▶ What the task asks: Copy the data from the line containing "which lies closer?" through the end of the data, keeping every line. Shift each box coordinate in the answers by -25 and leave all else as it is.

▶ Material for this exercise:
----

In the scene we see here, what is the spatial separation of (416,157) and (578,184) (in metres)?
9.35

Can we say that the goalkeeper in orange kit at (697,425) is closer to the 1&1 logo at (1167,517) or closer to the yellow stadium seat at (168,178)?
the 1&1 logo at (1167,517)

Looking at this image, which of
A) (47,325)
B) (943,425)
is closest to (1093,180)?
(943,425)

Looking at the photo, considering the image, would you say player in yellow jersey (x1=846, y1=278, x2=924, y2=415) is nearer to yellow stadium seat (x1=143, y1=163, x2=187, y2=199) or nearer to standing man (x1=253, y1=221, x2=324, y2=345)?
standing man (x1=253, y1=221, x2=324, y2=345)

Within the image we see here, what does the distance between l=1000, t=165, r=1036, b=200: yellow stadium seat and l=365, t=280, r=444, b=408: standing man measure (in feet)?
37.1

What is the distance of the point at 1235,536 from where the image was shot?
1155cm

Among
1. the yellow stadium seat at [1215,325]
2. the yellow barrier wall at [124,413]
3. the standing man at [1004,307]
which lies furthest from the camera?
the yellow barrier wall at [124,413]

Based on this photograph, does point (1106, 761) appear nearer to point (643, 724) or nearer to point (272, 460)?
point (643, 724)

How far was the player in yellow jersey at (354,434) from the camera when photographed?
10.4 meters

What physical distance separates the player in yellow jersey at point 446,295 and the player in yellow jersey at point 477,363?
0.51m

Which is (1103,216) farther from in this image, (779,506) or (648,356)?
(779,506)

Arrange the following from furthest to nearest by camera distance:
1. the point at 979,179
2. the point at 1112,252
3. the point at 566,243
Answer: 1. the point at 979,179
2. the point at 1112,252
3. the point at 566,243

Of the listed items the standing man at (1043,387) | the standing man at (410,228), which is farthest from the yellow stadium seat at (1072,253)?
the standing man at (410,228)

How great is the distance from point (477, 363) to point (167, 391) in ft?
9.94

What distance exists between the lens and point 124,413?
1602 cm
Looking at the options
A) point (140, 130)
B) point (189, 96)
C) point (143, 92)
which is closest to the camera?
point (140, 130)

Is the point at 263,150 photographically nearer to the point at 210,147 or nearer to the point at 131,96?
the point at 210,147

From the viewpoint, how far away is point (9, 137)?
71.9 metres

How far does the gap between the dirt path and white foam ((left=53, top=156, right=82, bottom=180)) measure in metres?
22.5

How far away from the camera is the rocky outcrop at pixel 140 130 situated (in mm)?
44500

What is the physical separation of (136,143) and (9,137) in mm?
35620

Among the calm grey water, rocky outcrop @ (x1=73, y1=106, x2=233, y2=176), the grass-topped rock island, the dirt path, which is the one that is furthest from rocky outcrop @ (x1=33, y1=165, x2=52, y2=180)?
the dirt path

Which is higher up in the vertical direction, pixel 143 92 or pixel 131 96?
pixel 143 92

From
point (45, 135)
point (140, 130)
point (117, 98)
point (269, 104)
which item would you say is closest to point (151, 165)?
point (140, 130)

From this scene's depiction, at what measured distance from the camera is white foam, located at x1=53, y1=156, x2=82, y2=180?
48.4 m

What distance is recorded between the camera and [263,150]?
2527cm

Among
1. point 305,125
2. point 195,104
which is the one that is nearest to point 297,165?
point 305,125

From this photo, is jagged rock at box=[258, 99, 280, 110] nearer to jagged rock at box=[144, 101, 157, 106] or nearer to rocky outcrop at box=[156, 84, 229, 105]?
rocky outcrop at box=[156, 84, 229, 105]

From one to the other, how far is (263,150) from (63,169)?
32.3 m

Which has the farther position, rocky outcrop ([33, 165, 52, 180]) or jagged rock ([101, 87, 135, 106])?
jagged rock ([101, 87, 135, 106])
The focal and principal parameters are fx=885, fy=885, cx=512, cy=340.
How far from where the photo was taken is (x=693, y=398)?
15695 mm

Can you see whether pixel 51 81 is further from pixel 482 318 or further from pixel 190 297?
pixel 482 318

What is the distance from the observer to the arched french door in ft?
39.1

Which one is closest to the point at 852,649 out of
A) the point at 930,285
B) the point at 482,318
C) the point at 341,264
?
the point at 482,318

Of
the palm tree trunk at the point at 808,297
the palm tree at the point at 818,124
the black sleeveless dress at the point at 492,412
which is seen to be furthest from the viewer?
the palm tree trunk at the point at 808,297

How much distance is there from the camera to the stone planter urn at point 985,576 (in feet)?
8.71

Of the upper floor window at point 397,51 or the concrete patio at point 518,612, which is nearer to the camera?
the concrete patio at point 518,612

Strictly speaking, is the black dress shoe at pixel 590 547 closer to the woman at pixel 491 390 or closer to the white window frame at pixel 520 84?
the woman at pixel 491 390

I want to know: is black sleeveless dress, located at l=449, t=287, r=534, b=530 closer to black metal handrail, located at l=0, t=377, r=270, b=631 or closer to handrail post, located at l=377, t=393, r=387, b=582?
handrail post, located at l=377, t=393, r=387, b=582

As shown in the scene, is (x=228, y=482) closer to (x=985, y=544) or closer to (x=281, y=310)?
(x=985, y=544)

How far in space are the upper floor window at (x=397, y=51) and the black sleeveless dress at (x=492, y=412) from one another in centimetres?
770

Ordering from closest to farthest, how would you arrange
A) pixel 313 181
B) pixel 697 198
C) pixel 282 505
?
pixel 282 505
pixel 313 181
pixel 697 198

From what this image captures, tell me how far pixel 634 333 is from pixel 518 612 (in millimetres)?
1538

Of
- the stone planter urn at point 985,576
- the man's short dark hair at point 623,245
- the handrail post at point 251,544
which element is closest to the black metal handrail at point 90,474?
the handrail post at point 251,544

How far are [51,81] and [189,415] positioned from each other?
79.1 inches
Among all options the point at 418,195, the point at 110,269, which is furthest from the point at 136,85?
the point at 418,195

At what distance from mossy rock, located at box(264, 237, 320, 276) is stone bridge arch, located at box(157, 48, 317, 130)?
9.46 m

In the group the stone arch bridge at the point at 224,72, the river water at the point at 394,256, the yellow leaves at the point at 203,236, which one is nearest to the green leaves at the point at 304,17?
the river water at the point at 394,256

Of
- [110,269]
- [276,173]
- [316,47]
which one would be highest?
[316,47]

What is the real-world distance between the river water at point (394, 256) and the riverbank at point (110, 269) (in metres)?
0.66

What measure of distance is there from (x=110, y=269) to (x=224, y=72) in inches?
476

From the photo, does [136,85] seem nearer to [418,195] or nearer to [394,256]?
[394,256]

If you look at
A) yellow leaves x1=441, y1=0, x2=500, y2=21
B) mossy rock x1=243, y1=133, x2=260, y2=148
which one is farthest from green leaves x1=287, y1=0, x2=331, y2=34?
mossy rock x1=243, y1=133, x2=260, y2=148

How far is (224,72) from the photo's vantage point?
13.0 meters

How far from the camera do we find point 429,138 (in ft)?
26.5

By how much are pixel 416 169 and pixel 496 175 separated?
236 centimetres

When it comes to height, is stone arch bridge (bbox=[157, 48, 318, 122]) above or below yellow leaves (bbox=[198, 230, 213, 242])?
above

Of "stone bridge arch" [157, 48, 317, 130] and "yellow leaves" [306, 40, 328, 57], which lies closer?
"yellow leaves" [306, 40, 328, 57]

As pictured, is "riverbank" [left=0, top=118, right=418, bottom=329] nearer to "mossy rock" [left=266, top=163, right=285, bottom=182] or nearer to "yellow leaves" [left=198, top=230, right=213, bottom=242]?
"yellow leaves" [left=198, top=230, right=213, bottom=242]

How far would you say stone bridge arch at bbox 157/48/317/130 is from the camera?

----

▶ Exercise result:
Of "stone bridge arch" [157, 48, 317, 130] and "yellow leaves" [306, 40, 328, 57], which lies closer?
"yellow leaves" [281, 15, 303, 32]

As pictured, is "riverbank" [left=0, top=118, right=418, bottom=329] nearer to "mossy rock" [left=266, top=163, right=285, bottom=182] or nearer to "yellow leaves" [left=198, top=230, right=213, bottom=242]?
"yellow leaves" [left=173, top=205, right=188, bottom=217]

How far would you say stone bridge arch at bbox 157/48/317/130 is from the camera?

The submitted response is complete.